Мы продвигались вперед с черепашьей скоростью. Я опустил стекло и высунулся из окошка. Впереди мерцали проблесковые огни милицейских машин. Колонна автомобилей продвигалась между ними, милиционеры, помахивая полосатыми палками, словно тигры хвостами, внимательно рассматривали каждую машину и пассажиров.
– Надо развернуться, – сказал я, надеясь, что водитель не заметит волнения в моем голосе.
– Зачем? Тут не долго… – ответил водитель и, как мне показалось, сильнее сдавил рулевое колесо.
– Я опаздываю на поезд! – громче сказал я.
– На какой поезд? – пожал плечами водитель. – Нет сейчас никаких поездов!
– Останови машину! – крикнул я.
– Не имею права…
Я с короткого замаха ударил его кулаком в затылок. С водителя слетела мятая белая кепка. Он качнулся вперед, и если бы не ремень безопасности, то выбил бы головой ветровое стекло. Со страху или машинально, но он все же надавил на педаль тормоза, но слишком резко; сзади раздался глухой удар – желтая «Таврия», как любопытная собачонка, уткнулась нашему такси в задок; пронзительно завыл автомобильный гудок, кто-то выдал матерную тираду.

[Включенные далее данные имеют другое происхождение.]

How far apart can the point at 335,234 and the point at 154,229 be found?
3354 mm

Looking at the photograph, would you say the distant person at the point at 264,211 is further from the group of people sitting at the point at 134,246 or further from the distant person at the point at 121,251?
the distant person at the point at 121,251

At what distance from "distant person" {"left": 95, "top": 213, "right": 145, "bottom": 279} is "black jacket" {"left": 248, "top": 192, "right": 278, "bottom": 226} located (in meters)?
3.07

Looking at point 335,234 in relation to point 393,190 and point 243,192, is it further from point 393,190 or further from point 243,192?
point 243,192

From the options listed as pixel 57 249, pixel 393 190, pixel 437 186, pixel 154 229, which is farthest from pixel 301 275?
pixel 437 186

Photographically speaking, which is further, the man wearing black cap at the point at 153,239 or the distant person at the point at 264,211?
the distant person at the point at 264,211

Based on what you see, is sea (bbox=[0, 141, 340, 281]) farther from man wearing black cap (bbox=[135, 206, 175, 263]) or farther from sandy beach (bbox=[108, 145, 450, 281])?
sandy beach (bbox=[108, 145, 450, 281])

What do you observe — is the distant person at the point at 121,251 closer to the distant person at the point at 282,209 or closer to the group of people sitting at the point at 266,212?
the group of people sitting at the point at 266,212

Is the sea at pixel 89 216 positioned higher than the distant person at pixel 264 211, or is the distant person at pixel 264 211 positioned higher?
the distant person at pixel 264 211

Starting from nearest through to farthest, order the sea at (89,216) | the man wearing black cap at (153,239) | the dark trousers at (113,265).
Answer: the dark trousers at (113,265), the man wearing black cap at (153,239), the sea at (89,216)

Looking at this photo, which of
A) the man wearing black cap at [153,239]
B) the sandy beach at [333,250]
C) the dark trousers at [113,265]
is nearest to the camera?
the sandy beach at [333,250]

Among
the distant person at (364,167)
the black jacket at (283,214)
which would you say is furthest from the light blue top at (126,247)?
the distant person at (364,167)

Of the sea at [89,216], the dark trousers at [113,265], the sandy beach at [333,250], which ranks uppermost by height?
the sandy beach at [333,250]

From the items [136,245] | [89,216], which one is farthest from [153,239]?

Я открыл дверцу и выскочил из машины. Водитель «Таврии», похожий на молоденького узбечонка, решил, что я намереваюсь его побить, немедленно поднял боковое стекло и заблокировал дверь. Я перепрыгнул через горячий, как утюг, капот, выбежал на тротуар и сразу же нырнул в узкий и сырой проход между домами. По скользкой тропе, напоминающей русло помойного стока, спустился на заброшенные огороды и по кустам, мимо мусорных свалок, по незнакомым дворам – все дальше и дальше.
Не знаю, что это было – плановая ли проверка машин, въезжающих в город, или розыск конкретного человека, то есть меня. Но я не мог рисковать и не управлял своим животным инстинктом самосохранения, который плевать хотел на трезвую рассудительность и неторопливость. Выпачкавшись по колени в песке, я выбежал к стадиону, обогнул его и на Бастионной снова поймал такси. До встречи с продавцом кассеты оставалось минут десять.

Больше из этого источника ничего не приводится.